# Problem to work on
Write out all of the entries exactly, please.

[Records contained in a dataset]
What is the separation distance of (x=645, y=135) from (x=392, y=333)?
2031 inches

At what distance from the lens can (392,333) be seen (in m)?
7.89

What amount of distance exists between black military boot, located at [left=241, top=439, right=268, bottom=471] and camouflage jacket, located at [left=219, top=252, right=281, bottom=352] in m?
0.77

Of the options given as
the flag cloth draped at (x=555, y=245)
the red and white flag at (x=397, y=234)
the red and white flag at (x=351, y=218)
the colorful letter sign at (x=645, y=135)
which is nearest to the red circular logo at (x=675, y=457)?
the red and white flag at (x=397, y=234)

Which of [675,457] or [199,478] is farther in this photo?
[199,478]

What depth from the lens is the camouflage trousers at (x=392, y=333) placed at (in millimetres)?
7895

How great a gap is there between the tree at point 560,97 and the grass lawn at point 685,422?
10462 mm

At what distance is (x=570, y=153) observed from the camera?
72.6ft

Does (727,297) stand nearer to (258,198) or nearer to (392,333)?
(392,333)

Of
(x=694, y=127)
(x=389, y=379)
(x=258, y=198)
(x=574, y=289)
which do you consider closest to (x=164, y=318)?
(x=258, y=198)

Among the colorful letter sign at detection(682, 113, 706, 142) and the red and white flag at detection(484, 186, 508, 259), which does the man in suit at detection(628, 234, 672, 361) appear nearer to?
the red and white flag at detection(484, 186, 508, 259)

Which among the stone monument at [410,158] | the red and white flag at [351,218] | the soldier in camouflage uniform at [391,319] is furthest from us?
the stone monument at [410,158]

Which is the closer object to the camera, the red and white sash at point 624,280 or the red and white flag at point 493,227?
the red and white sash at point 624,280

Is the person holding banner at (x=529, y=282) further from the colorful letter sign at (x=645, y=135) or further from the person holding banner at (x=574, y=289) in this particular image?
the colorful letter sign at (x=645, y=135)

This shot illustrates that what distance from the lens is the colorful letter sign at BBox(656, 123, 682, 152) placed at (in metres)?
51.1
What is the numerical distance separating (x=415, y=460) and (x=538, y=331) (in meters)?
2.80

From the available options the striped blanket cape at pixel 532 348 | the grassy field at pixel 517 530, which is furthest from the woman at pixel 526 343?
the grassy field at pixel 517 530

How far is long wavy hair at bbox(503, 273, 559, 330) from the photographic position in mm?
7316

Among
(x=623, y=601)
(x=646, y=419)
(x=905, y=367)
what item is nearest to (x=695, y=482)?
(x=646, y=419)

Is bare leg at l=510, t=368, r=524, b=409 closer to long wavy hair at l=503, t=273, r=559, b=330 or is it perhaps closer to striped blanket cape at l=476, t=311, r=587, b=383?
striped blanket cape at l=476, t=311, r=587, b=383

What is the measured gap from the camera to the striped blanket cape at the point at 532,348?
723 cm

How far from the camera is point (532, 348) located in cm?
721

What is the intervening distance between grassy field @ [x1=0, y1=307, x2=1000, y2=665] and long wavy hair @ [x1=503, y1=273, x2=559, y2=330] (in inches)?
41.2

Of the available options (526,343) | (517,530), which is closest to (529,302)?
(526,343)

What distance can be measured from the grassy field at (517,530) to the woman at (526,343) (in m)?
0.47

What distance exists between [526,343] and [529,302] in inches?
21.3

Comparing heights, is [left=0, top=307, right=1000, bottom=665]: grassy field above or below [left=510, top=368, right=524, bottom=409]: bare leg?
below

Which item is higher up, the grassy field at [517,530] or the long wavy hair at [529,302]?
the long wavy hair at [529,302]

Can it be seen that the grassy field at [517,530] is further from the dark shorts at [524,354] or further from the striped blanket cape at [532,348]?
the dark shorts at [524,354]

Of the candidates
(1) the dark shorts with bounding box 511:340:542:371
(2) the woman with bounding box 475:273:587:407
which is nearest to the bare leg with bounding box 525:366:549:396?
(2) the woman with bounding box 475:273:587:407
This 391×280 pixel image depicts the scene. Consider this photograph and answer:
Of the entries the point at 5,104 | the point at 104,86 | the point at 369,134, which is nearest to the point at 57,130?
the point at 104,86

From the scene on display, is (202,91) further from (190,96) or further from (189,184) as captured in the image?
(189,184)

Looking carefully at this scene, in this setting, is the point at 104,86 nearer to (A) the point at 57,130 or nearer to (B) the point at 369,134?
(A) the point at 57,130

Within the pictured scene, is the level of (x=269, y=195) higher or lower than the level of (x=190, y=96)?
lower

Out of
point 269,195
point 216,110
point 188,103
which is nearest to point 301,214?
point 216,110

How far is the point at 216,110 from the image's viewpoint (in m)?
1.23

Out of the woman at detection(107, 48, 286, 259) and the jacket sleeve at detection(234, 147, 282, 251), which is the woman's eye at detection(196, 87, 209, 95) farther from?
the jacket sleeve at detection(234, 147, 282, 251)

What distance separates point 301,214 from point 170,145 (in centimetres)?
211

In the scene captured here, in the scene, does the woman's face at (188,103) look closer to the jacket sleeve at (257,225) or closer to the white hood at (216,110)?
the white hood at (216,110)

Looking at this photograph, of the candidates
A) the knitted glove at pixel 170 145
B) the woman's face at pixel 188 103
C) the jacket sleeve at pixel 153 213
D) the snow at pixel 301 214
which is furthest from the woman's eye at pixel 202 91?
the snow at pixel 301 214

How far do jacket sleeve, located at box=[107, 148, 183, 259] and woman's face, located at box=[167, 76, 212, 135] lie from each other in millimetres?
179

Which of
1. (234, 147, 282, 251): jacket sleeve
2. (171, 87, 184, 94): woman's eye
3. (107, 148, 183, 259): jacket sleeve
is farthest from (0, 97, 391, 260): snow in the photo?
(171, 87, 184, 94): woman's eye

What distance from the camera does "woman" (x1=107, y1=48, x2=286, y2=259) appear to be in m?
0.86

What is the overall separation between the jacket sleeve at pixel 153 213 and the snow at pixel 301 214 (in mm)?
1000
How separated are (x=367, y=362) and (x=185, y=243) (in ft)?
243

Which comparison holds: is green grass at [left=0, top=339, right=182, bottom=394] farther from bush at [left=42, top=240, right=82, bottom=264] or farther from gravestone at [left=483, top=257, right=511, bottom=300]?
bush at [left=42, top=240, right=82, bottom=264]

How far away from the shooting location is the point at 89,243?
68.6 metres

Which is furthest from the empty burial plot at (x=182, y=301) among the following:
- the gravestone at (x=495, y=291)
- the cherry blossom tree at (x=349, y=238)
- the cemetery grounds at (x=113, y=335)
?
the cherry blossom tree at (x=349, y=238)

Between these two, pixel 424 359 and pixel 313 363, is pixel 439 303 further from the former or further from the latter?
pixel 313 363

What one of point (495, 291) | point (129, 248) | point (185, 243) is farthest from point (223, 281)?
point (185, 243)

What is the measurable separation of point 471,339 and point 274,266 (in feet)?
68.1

# Solution to the problem
What is the separation distance of (x=645, y=135) from (x=392, y=333)?
2031 inches

At what distance from the lens can (392,333) be seen (in m)?
7.89

What amount of distance exists between black military boot, located at [left=241, top=439, right=268, bottom=471] and camouflage jacket, located at [left=219, top=252, right=281, bottom=352] in m?
0.77

Of the options given as
the flag cloth draped at (x=555, y=245)
the red and white flag at (x=397, y=234)
the red and white flag at (x=351, y=218)
the colorful letter sign at (x=645, y=135)
which is nearest to the red circular logo at (x=675, y=457)?
the red and white flag at (x=397, y=234)

Which of [675,457] or [199,478] is farther in this photo?
[199,478]

What depth from the lens is the camouflage trousers at (x=392, y=333) placed at (in millimetres)?
7895

How great a gap is there between the tree at point 560,97 and the grass lawn at point 685,422?
10462 mm

At what distance is (x=570, y=153) observed from the camera?
72.6ft

Does (727,297) stand nearer to (258,198) or nearer to (392,333)?
(392,333)

Of
(x=694, y=127)
(x=389, y=379)
(x=258, y=198)
(x=574, y=289)
which do you consider closest to (x=164, y=318)?
(x=258, y=198)

Among the colorful letter sign at detection(682, 113, 706, 142) and the red and white flag at detection(484, 186, 508, 259), which does the man in suit at detection(628, 234, 672, 361) appear nearer to?
the red and white flag at detection(484, 186, 508, 259)

Which among the stone monument at [410,158] | the red and white flag at [351,218] | the soldier in camouflage uniform at [391,319] is furthest from us?
the stone monument at [410,158]

Which is the closer object to the camera, the red and white sash at point 624,280 or the red and white flag at point 493,227?
the red and white sash at point 624,280

Is the person holding banner at (x=529, y=282) further from the colorful letter sign at (x=645, y=135) or further from the person holding banner at (x=574, y=289) in this particular image?
the colorful letter sign at (x=645, y=135)

This shot illustrates that what distance from the lens is the colorful letter sign at BBox(656, 123, 682, 152) placed at (in metres)?
51.1
What is the numerical distance separating (x=415, y=460) and (x=538, y=331) (in meters)?
2.80

From the available options the striped blanket cape at pixel 532 348 | the grassy field at pixel 517 530, which is furthest from the woman at pixel 526 343?
the grassy field at pixel 517 530

How far is long wavy hair at bbox(503, 273, 559, 330) from the photographic position in mm?
7316

Among
(x=623, y=601)
(x=646, y=419)
(x=905, y=367)
what item is nearest to (x=695, y=482)?
(x=646, y=419)

Is bare leg at l=510, t=368, r=524, b=409 closer to long wavy hair at l=503, t=273, r=559, b=330 or is it perhaps closer to striped blanket cape at l=476, t=311, r=587, b=383?
striped blanket cape at l=476, t=311, r=587, b=383

What is the measured gap from the camera to the striped blanket cape at the point at 532,348?
723 cm

How far from the camera is point (532, 348) located in cm?
721

What is the intervening distance between grassy field @ [x1=0, y1=307, x2=1000, y2=665] and long wavy hair @ [x1=503, y1=273, x2=559, y2=330] (in inches)?
41.2

Of the available options (526,343) | (517,530), which is closest to (529,302)?
(526,343)

What distance can be measured from the grassy field at (517,530) to the woman at (526,343) (in m)?
0.47

What distance exists between [526,343] and [529,302] in inches?
21.3

Comparing heights, is [left=0, top=307, right=1000, bottom=665]: grassy field above or below [left=510, top=368, right=524, bottom=409]: bare leg?
below

Which item is higher up, the grassy field at [517,530] or the long wavy hair at [529,302]?
the long wavy hair at [529,302]

Can it be seen that the grassy field at [517,530] is further from the dark shorts at [524,354] or further from the striped blanket cape at [532,348]?
the dark shorts at [524,354]

Of the candidates
(1) the dark shorts with bounding box 511:340:542:371
(2) the woman with bounding box 475:273:587:407
which is nearest to the bare leg with bounding box 525:366:549:396?
(2) the woman with bounding box 475:273:587:407
This 391×280 pixel image depicts the scene. Consider this photograph and answer:
Of the entries the point at 5,104 | the point at 104,86 | the point at 369,134, which is nearest to the point at 57,130?
the point at 104,86

From the scene on display, is (202,91) further from (190,96) or further from (189,184) as captured in the image?
(189,184)

Looking carefully at this scene, in this setting, is the point at 104,86 nearer to (A) the point at 57,130 or nearer to (B) the point at 369,134?
(A) the point at 57,130

Within the pictured scene, is the level of (x=269, y=195) higher or lower than the level of (x=190, y=96)?
lower

Out of
point 269,195
point 216,110
point 188,103
which is nearest to point 301,214?
point 216,110

How far is the point at 216,110 from the image's viewpoint (in m)?
1.23

Out of the woman at detection(107, 48, 286, 259) and the jacket sleeve at detection(234, 147, 282, 251), which is the woman's eye at detection(196, 87, 209, 95) farther from?
the jacket sleeve at detection(234, 147, 282, 251)

What distance separates point 301,214 from point 170,145 (in centimetres)?
211

In the scene captured here, in the scene, does the woman's face at (188,103) look closer to the jacket sleeve at (257,225) or closer to the white hood at (216,110)?
the white hood at (216,110)

Looking at this photograph, of the candidates
A) the knitted glove at pixel 170 145
B) the woman's face at pixel 188 103
C) the jacket sleeve at pixel 153 213
D) the snow at pixel 301 214
which is furthest from the woman's eye at pixel 202 91?
the snow at pixel 301 214

How far do jacket sleeve, located at box=[107, 148, 183, 259] and woman's face, located at box=[167, 76, 212, 135] lie from each other in millimetres?
179

Which of
1. (234, 147, 282, 251): jacket sleeve
2. (171, 87, 184, 94): woman's eye
3. (107, 148, 183, 259): jacket sleeve
is farthest from (0, 97, 391, 260): snow in the photo?
(171, 87, 184, 94): woman's eye

What distance from the camera does "woman" (x1=107, y1=48, x2=286, y2=259) appear to be in m?
0.86

What is the overall separation between the jacket sleeve at pixel 153 213 and the snow at pixel 301 214 (in mm)?
1000
How separated are (x=367, y=362) and (x=185, y=243) (in ft)?
243

Which comparison holds: is green grass at [left=0, top=339, right=182, bottom=394] farther from bush at [left=42, top=240, right=82, bottom=264] or farther from gravestone at [left=483, top=257, right=511, bottom=300]?
bush at [left=42, top=240, right=82, bottom=264]

How far away from the shooting location is the point at 89,243?
68.6 metres

Which is furthest from the empty burial plot at (x=182, y=301) among the following:
- the gravestone at (x=495, y=291)
- the cherry blossom tree at (x=349, y=238)
- the cemetery grounds at (x=113, y=335)
?
the cherry blossom tree at (x=349, y=238)

Between these two, pixel 424 359 and pixel 313 363, is pixel 439 303 further from the former or further from the latter?
pixel 313 363

What one of point (495, 291) | point (129, 248) | point (185, 243) is farthest from point (223, 281)?
point (185, 243)

What is the measurable separation of point 471,339 and point 274,266 (in feet)?
68.1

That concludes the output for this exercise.